Taming the Content Beast

Jasmine Butler Burnham

Marketing Manager

The Financial Services Forum

Content is hot. Suddenly, everyone has woken up to its potential as a tool for sales and brand loyalty. What’s behind the rush to content marketing – and how can it work for financial services?
“We’re all about to be buried in crap.”
This recent posting on the topic of content marketing sounds like the start of a backlash. In fact, it came from an agency dedicated to content marketing.
It was a somewhat apocalyptic warning that, in the rush to capture customers through compelling content, marketers risk overwhelming the talent available to produce it – leading to sub-standard material that will turn off audiences in their millions.
It’s undeniable that a content tsunami is building. According to Econsultancy research, 90% of brand marketers expect content marketing to become more important over the next year.
More and more brands are cottoning on to the diminishing returns offered by traditional advertising, in an age where consumers can get all the ‘buying information’ they need through smartphones and other devices. Building a genuine connection through valuable, relevant content is the new holy grail of marketing.
As content marketing guru Joe Pulizzi puts it: “Unfortunately, a great product or service is just the start. Since the majority of the buying journey happens before consumers ever contact us, we’d better be delivering amazing information, or we will never be part of the buying equation.”
That has particular relevance to financial institutions as they struggle to rebuild relationships with customers.
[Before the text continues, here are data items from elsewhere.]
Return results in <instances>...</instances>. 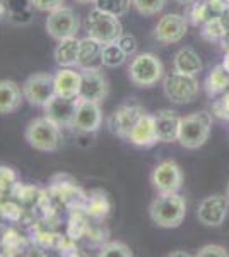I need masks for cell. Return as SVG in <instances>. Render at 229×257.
<instances>
[{
    "instance_id": "obj_1",
    "label": "cell",
    "mask_w": 229,
    "mask_h": 257,
    "mask_svg": "<svg viewBox=\"0 0 229 257\" xmlns=\"http://www.w3.org/2000/svg\"><path fill=\"white\" fill-rule=\"evenodd\" d=\"M152 223L161 228H178L186 216V201L180 192H157L149 206Z\"/></svg>"
},
{
    "instance_id": "obj_2",
    "label": "cell",
    "mask_w": 229,
    "mask_h": 257,
    "mask_svg": "<svg viewBox=\"0 0 229 257\" xmlns=\"http://www.w3.org/2000/svg\"><path fill=\"white\" fill-rule=\"evenodd\" d=\"M26 143L36 151L41 153H53L58 151L64 143L62 136V127L48 118L47 115L38 117L28 123L26 132H24Z\"/></svg>"
},
{
    "instance_id": "obj_3",
    "label": "cell",
    "mask_w": 229,
    "mask_h": 257,
    "mask_svg": "<svg viewBox=\"0 0 229 257\" xmlns=\"http://www.w3.org/2000/svg\"><path fill=\"white\" fill-rule=\"evenodd\" d=\"M212 117L209 111H195L180 120L178 143L186 149H198L209 141L212 131Z\"/></svg>"
},
{
    "instance_id": "obj_4",
    "label": "cell",
    "mask_w": 229,
    "mask_h": 257,
    "mask_svg": "<svg viewBox=\"0 0 229 257\" xmlns=\"http://www.w3.org/2000/svg\"><path fill=\"white\" fill-rule=\"evenodd\" d=\"M128 77L137 88H152L164 77V65L154 53H137L128 65Z\"/></svg>"
},
{
    "instance_id": "obj_5",
    "label": "cell",
    "mask_w": 229,
    "mask_h": 257,
    "mask_svg": "<svg viewBox=\"0 0 229 257\" xmlns=\"http://www.w3.org/2000/svg\"><path fill=\"white\" fill-rule=\"evenodd\" d=\"M84 30L87 36L99 41L101 45L115 43L123 35V26L120 23V18L96 9V7L87 14L84 21Z\"/></svg>"
},
{
    "instance_id": "obj_6",
    "label": "cell",
    "mask_w": 229,
    "mask_h": 257,
    "mask_svg": "<svg viewBox=\"0 0 229 257\" xmlns=\"http://www.w3.org/2000/svg\"><path fill=\"white\" fill-rule=\"evenodd\" d=\"M162 91H164L166 98L174 105H188L198 96L200 84L195 76L173 70L162 79Z\"/></svg>"
},
{
    "instance_id": "obj_7",
    "label": "cell",
    "mask_w": 229,
    "mask_h": 257,
    "mask_svg": "<svg viewBox=\"0 0 229 257\" xmlns=\"http://www.w3.org/2000/svg\"><path fill=\"white\" fill-rule=\"evenodd\" d=\"M23 94L24 99L33 106H45L57 96L55 91V81L52 74L47 72H35L23 82Z\"/></svg>"
},
{
    "instance_id": "obj_8",
    "label": "cell",
    "mask_w": 229,
    "mask_h": 257,
    "mask_svg": "<svg viewBox=\"0 0 229 257\" xmlns=\"http://www.w3.org/2000/svg\"><path fill=\"white\" fill-rule=\"evenodd\" d=\"M47 33L55 41L72 38L77 36L81 23H79V16L70 7H58V9L48 12L47 23H45Z\"/></svg>"
},
{
    "instance_id": "obj_9",
    "label": "cell",
    "mask_w": 229,
    "mask_h": 257,
    "mask_svg": "<svg viewBox=\"0 0 229 257\" xmlns=\"http://www.w3.org/2000/svg\"><path fill=\"white\" fill-rule=\"evenodd\" d=\"M183 180H185V175L180 165L173 160L161 161L151 173V184L157 192H180Z\"/></svg>"
},
{
    "instance_id": "obj_10",
    "label": "cell",
    "mask_w": 229,
    "mask_h": 257,
    "mask_svg": "<svg viewBox=\"0 0 229 257\" xmlns=\"http://www.w3.org/2000/svg\"><path fill=\"white\" fill-rule=\"evenodd\" d=\"M186 31H188V21H186L185 16L169 12V14H164L157 21L156 28H154V38L159 43L173 45L185 38Z\"/></svg>"
},
{
    "instance_id": "obj_11",
    "label": "cell",
    "mask_w": 229,
    "mask_h": 257,
    "mask_svg": "<svg viewBox=\"0 0 229 257\" xmlns=\"http://www.w3.org/2000/svg\"><path fill=\"white\" fill-rule=\"evenodd\" d=\"M110 91L106 76L101 72L99 67H87L81 69V93L79 96L82 99L101 103L105 101Z\"/></svg>"
},
{
    "instance_id": "obj_12",
    "label": "cell",
    "mask_w": 229,
    "mask_h": 257,
    "mask_svg": "<svg viewBox=\"0 0 229 257\" xmlns=\"http://www.w3.org/2000/svg\"><path fill=\"white\" fill-rule=\"evenodd\" d=\"M145 113V110L137 101L125 103V105L118 106L113 113L108 118V127L115 136L127 141L128 132L135 125V122Z\"/></svg>"
},
{
    "instance_id": "obj_13",
    "label": "cell",
    "mask_w": 229,
    "mask_h": 257,
    "mask_svg": "<svg viewBox=\"0 0 229 257\" xmlns=\"http://www.w3.org/2000/svg\"><path fill=\"white\" fill-rule=\"evenodd\" d=\"M229 211V201L226 194H214V196L205 197L198 204L197 209V218L202 225L205 226H220L226 221Z\"/></svg>"
},
{
    "instance_id": "obj_14",
    "label": "cell",
    "mask_w": 229,
    "mask_h": 257,
    "mask_svg": "<svg viewBox=\"0 0 229 257\" xmlns=\"http://www.w3.org/2000/svg\"><path fill=\"white\" fill-rule=\"evenodd\" d=\"M101 122H103V111L99 103L81 98L76 110V117H74L72 127L70 128L81 132V134H93V132L99 131Z\"/></svg>"
},
{
    "instance_id": "obj_15",
    "label": "cell",
    "mask_w": 229,
    "mask_h": 257,
    "mask_svg": "<svg viewBox=\"0 0 229 257\" xmlns=\"http://www.w3.org/2000/svg\"><path fill=\"white\" fill-rule=\"evenodd\" d=\"M79 101H81V96L65 98V96H58L57 94V96L43 108L45 115H47L48 118H52L55 123H58L60 127H72Z\"/></svg>"
},
{
    "instance_id": "obj_16",
    "label": "cell",
    "mask_w": 229,
    "mask_h": 257,
    "mask_svg": "<svg viewBox=\"0 0 229 257\" xmlns=\"http://www.w3.org/2000/svg\"><path fill=\"white\" fill-rule=\"evenodd\" d=\"M127 143L134 144L137 148H152L156 143H159L156 128V118L151 113H145L135 122L132 131L127 136Z\"/></svg>"
},
{
    "instance_id": "obj_17",
    "label": "cell",
    "mask_w": 229,
    "mask_h": 257,
    "mask_svg": "<svg viewBox=\"0 0 229 257\" xmlns=\"http://www.w3.org/2000/svg\"><path fill=\"white\" fill-rule=\"evenodd\" d=\"M156 118V128L159 143H176L180 134V120L181 117L174 110L164 108L154 113Z\"/></svg>"
},
{
    "instance_id": "obj_18",
    "label": "cell",
    "mask_w": 229,
    "mask_h": 257,
    "mask_svg": "<svg viewBox=\"0 0 229 257\" xmlns=\"http://www.w3.org/2000/svg\"><path fill=\"white\" fill-rule=\"evenodd\" d=\"M53 81H55V91L58 96L77 98L81 93V70L60 67L53 76Z\"/></svg>"
},
{
    "instance_id": "obj_19",
    "label": "cell",
    "mask_w": 229,
    "mask_h": 257,
    "mask_svg": "<svg viewBox=\"0 0 229 257\" xmlns=\"http://www.w3.org/2000/svg\"><path fill=\"white\" fill-rule=\"evenodd\" d=\"M24 101L23 88L18 82L11 79H2L0 81V113H14L16 110L21 108Z\"/></svg>"
},
{
    "instance_id": "obj_20",
    "label": "cell",
    "mask_w": 229,
    "mask_h": 257,
    "mask_svg": "<svg viewBox=\"0 0 229 257\" xmlns=\"http://www.w3.org/2000/svg\"><path fill=\"white\" fill-rule=\"evenodd\" d=\"M79 45H81V40L77 36L57 41V47L53 50V59L60 67H77Z\"/></svg>"
},
{
    "instance_id": "obj_21",
    "label": "cell",
    "mask_w": 229,
    "mask_h": 257,
    "mask_svg": "<svg viewBox=\"0 0 229 257\" xmlns=\"http://www.w3.org/2000/svg\"><path fill=\"white\" fill-rule=\"evenodd\" d=\"M101 50H103V45L99 43V41H96L91 38V36L86 35V38H82L81 45H79L77 67L79 69L99 67V65H101Z\"/></svg>"
},
{
    "instance_id": "obj_22",
    "label": "cell",
    "mask_w": 229,
    "mask_h": 257,
    "mask_svg": "<svg viewBox=\"0 0 229 257\" xmlns=\"http://www.w3.org/2000/svg\"><path fill=\"white\" fill-rule=\"evenodd\" d=\"M173 65H174V70L183 72V74H190V76H197L203 69L200 55L190 47L178 50L176 55H174Z\"/></svg>"
},
{
    "instance_id": "obj_23",
    "label": "cell",
    "mask_w": 229,
    "mask_h": 257,
    "mask_svg": "<svg viewBox=\"0 0 229 257\" xmlns=\"http://www.w3.org/2000/svg\"><path fill=\"white\" fill-rule=\"evenodd\" d=\"M203 86H205V91L210 98L226 93L229 88V72L224 69L222 64L214 65V67L210 69V72L207 74V77H205Z\"/></svg>"
},
{
    "instance_id": "obj_24",
    "label": "cell",
    "mask_w": 229,
    "mask_h": 257,
    "mask_svg": "<svg viewBox=\"0 0 229 257\" xmlns=\"http://www.w3.org/2000/svg\"><path fill=\"white\" fill-rule=\"evenodd\" d=\"M84 209H86V213L89 214L91 218L105 219L108 214H110L111 204H110V201H108L105 192H101V190H96L94 194H91V196L86 199Z\"/></svg>"
},
{
    "instance_id": "obj_25",
    "label": "cell",
    "mask_w": 229,
    "mask_h": 257,
    "mask_svg": "<svg viewBox=\"0 0 229 257\" xmlns=\"http://www.w3.org/2000/svg\"><path fill=\"white\" fill-rule=\"evenodd\" d=\"M229 28L226 26V23L222 21V18L217 14V16H212L209 21L202 24V31H200V36L203 40L210 41V43H220L224 36L227 35Z\"/></svg>"
},
{
    "instance_id": "obj_26",
    "label": "cell",
    "mask_w": 229,
    "mask_h": 257,
    "mask_svg": "<svg viewBox=\"0 0 229 257\" xmlns=\"http://www.w3.org/2000/svg\"><path fill=\"white\" fill-rule=\"evenodd\" d=\"M212 14H214V12L210 11L207 0H195L193 4L186 6L185 18L188 21V24L198 28V26H202L205 21H209L212 18Z\"/></svg>"
},
{
    "instance_id": "obj_27",
    "label": "cell",
    "mask_w": 229,
    "mask_h": 257,
    "mask_svg": "<svg viewBox=\"0 0 229 257\" xmlns=\"http://www.w3.org/2000/svg\"><path fill=\"white\" fill-rule=\"evenodd\" d=\"M127 53L120 48V45L116 43H106L103 45V50H101V65L105 67H120V65L125 64L127 60Z\"/></svg>"
},
{
    "instance_id": "obj_28",
    "label": "cell",
    "mask_w": 229,
    "mask_h": 257,
    "mask_svg": "<svg viewBox=\"0 0 229 257\" xmlns=\"http://www.w3.org/2000/svg\"><path fill=\"white\" fill-rule=\"evenodd\" d=\"M134 6V0H96L94 7L99 11H105L108 14H113L116 18H122Z\"/></svg>"
},
{
    "instance_id": "obj_29",
    "label": "cell",
    "mask_w": 229,
    "mask_h": 257,
    "mask_svg": "<svg viewBox=\"0 0 229 257\" xmlns=\"http://www.w3.org/2000/svg\"><path fill=\"white\" fill-rule=\"evenodd\" d=\"M99 257H132L134 252L123 242H105L99 247Z\"/></svg>"
},
{
    "instance_id": "obj_30",
    "label": "cell",
    "mask_w": 229,
    "mask_h": 257,
    "mask_svg": "<svg viewBox=\"0 0 229 257\" xmlns=\"http://www.w3.org/2000/svg\"><path fill=\"white\" fill-rule=\"evenodd\" d=\"M166 2H168V0H134V7L140 16L151 18V16L159 14V12L164 9Z\"/></svg>"
},
{
    "instance_id": "obj_31",
    "label": "cell",
    "mask_w": 229,
    "mask_h": 257,
    "mask_svg": "<svg viewBox=\"0 0 229 257\" xmlns=\"http://www.w3.org/2000/svg\"><path fill=\"white\" fill-rule=\"evenodd\" d=\"M19 184V173L12 167L0 165V192H11Z\"/></svg>"
},
{
    "instance_id": "obj_32",
    "label": "cell",
    "mask_w": 229,
    "mask_h": 257,
    "mask_svg": "<svg viewBox=\"0 0 229 257\" xmlns=\"http://www.w3.org/2000/svg\"><path fill=\"white\" fill-rule=\"evenodd\" d=\"M210 113L219 120H229V91L222 93V96L212 103Z\"/></svg>"
},
{
    "instance_id": "obj_33",
    "label": "cell",
    "mask_w": 229,
    "mask_h": 257,
    "mask_svg": "<svg viewBox=\"0 0 229 257\" xmlns=\"http://www.w3.org/2000/svg\"><path fill=\"white\" fill-rule=\"evenodd\" d=\"M21 214H23V209H21V206L16 204V202L6 201L0 206V216L4 219H7V221H18L21 218Z\"/></svg>"
},
{
    "instance_id": "obj_34",
    "label": "cell",
    "mask_w": 229,
    "mask_h": 257,
    "mask_svg": "<svg viewBox=\"0 0 229 257\" xmlns=\"http://www.w3.org/2000/svg\"><path fill=\"white\" fill-rule=\"evenodd\" d=\"M116 43L120 45V48H122L128 57L135 55L137 48H139V41H137V38H135L134 35H128V33H123V35L120 36Z\"/></svg>"
},
{
    "instance_id": "obj_35",
    "label": "cell",
    "mask_w": 229,
    "mask_h": 257,
    "mask_svg": "<svg viewBox=\"0 0 229 257\" xmlns=\"http://www.w3.org/2000/svg\"><path fill=\"white\" fill-rule=\"evenodd\" d=\"M195 255L197 257H229V252L222 245L209 243V245H203V247L198 248Z\"/></svg>"
},
{
    "instance_id": "obj_36",
    "label": "cell",
    "mask_w": 229,
    "mask_h": 257,
    "mask_svg": "<svg viewBox=\"0 0 229 257\" xmlns=\"http://www.w3.org/2000/svg\"><path fill=\"white\" fill-rule=\"evenodd\" d=\"M29 4L41 12H52L58 7H64L65 0H29Z\"/></svg>"
},
{
    "instance_id": "obj_37",
    "label": "cell",
    "mask_w": 229,
    "mask_h": 257,
    "mask_svg": "<svg viewBox=\"0 0 229 257\" xmlns=\"http://www.w3.org/2000/svg\"><path fill=\"white\" fill-rule=\"evenodd\" d=\"M207 4H209L210 11L219 16L226 11V7H229V0H207Z\"/></svg>"
},
{
    "instance_id": "obj_38",
    "label": "cell",
    "mask_w": 229,
    "mask_h": 257,
    "mask_svg": "<svg viewBox=\"0 0 229 257\" xmlns=\"http://www.w3.org/2000/svg\"><path fill=\"white\" fill-rule=\"evenodd\" d=\"M220 47H222L224 52H229V31H227V35L222 38V41H220Z\"/></svg>"
},
{
    "instance_id": "obj_39",
    "label": "cell",
    "mask_w": 229,
    "mask_h": 257,
    "mask_svg": "<svg viewBox=\"0 0 229 257\" xmlns=\"http://www.w3.org/2000/svg\"><path fill=\"white\" fill-rule=\"evenodd\" d=\"M220 18H222V21L226 23V26L229 28V7H226V11L220 14Z\"/></svg>"
},
{
    "instance_id": "obj_40",
    "label": "cell",
    "mask_w": 229,
    "mask_h": 257,
    "mask_svg": "<svg viewBox=\"0 0 229 257\" xmlns=\"http://www.w3.org/2000/svg\"><path fill=\"white\" fill-rule=\"evenodd\" d=\"M222 65H224V69L229 72V52H224V59H222Z\"/></svg>"
},
{
    "instance_id": "obj_41",
    "label": "cell",
    "mask_w": 229,
    "mask_h": 257,
    "mask_svg": "<svg viewBox=\"0 0 229 257\" xmlns=\"http://www.w3.org/2000/svg\"><path fill=\"white\" fill-rule=\"evenodd\" d=\"M174 2H176V4H181V6H190V4H193L195 2V0H174Z\"/></svg>"
},
{
    "instance_id": "obj_42",
    "label": "cell",
    "mask_w": 229,
    "mask_h": 257,
    "mask_svg": "<svg viewBox=\"0 0 229 257\" xmlns=\"http://www.w3.org/2000/svg\"><path fill=\"white\" fill-rule=\"evenodd\" d=\"M176 255H180V257H188V254H186V252H171V254H169V257H176Z\"/></svg>"
},
{
    "instance_id": "obj_43",
    "label": "cell",
    "mask_w": 229,
    "mask_h": 257,
    "mask_svg": "<svg viewBox=\"0 0 229 257\" xmlns=\"http://www.w3.org/2000/svg\"><path fill=\"white\" fill-rule=\"evenodd\" d=\"M4 14H6V6L0 2V18H4Z\"/></svg>"
},
{
    "instance_id": "obj_44",
    "label": "cell",
    "mask_w": 229,
    "mask_h": 257,
    "mask_svg": "<svg viewBox=\"0 0 229 257\" xmlns=\"http://www.w3.org/2000/svg\"><path fill=\"white\" fill-rule=\"evenodd\" d=\"M76 2H79V4H94L96 0H76Z\"/></svg>"
},
{
    "instance_id": "obj_45",
    "label": "cell",
    "mask_w": 229,
    "mask_h": 257,
    "mask_svg": "<svg viewBox=\"0 0 229 257\" xmlns=\"http://www.w3.org/2000/svg\"><path fill=\"white\" fill-rule=\"evenodd\" d=\"M226 197H227V201H229V184H227V189H226Z\"/></svg>"
}]
</instances>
Finance is the least trusted industry across the world, according to the latest ‘trust barometer’ published by Edelman, with just 22% of UK consumers prepared to put their faith in banks and financial services.
Integrity and good products and services are seen as important by the public in re-establishing trust, Edelman reveals – but the top factor is a readiness to engage.
With that in mind, many major finance players are already turning to content. But what form should this content take? For a start, it shouldn’t be self-serving stuff about the brand itself.
“We need to realise that customers don’t care about us, our products or services. They care about themselves,” Joe Pulizzi told Argent. “So we must deliver the best information on the planet to get their attention.” He cites with approval the ‘thought leadership’ material of companies such as IBM and Deloitte.
But even the best information on the planet isn’t enough in itself. It needs to have a purpose – allowing the brand to occupy its niche with authority. And given the multitude of today’s content platforms – online, social media, mobile, video, face-to-face, email and print – it has to be coordinated.
“We often see that content approaches across these channels are fragmented. Driven by departmental silos, there is no single ‘content plan’ or view,” says Caspian Woods of Editions Financial, a specialist in content marketing for finance brands.
“Content is then created and recreated, which racks up costs. The result is mixed messages, and missed campaign and brand strategy goals.”
If that sounds obvious, it has yet to be recognised by many marketers: 63% of brands admit they don’t yet have a content marketing strategy.
Clare Hill, Managing Director of industry body, the Content Marketing Association, says strategy should start with story. “Once you’ve defined the brand’s story, you look at which channels you’re going to use to distribute it.
“It’s the opposite of traditional marketing, which is my background. There, it was almost done backwards – you would start with your turnover target and your budget, and then decide how to divide that between radio, TV and so on.”
Woods offers an aid to strategy formulation: a ‘content engagement funnel’, allowing brands to map out the ideal journey of their customers across each channel.
The journey moves from the initial hooking of consumers’ attention – perhaps through thought leadership pieces – to engagement in richer media channels such as ezines and video. Customers then move on to interact through social media, events or one-to-one contact.
This builds return on investment. “A significant benefit of plotting a journey is that marketing effectiveness is no longer judged solely in terms of activity levels, such as ‘likes’ or ‘click-throughs’, but the extent to which they drive action and revenue to the bottom line,” Woods explains.
Hill concurs: “The key differential between traditional marketing disciplines and content marketing is that measurement is quite easy in our world. In many cases it enables you to identify sales conversions, if that’s the objective.”
Once the strategy is in place, a commitment to the long haul is critical. “Brands need to deliver content consistently and have a long-term time horizon,” Pulizzi declares. “Content is a promise to customers, and your credibility happens one piece of content at a time.”
It’s clear that such a commitment won’t be misjudged: content marketing isn’t going away any time soon. Clare Hill points to the contrast between the decline of newsstand magazines and the fortunes of content marketing publications: the biggest-circulation UK magazines are now produced by Tesco and Asda.
As for the predicted tide of crap, the solution is to set yourself apart by using professionals, Hill adds. “The majority of people in the content marketing industry are ex-journalists. They know how to formulate a good story, and they’re applying those principles in a marketing capacity.
“As Steve Jobs said, ‘The best people are the ones who understand content’.”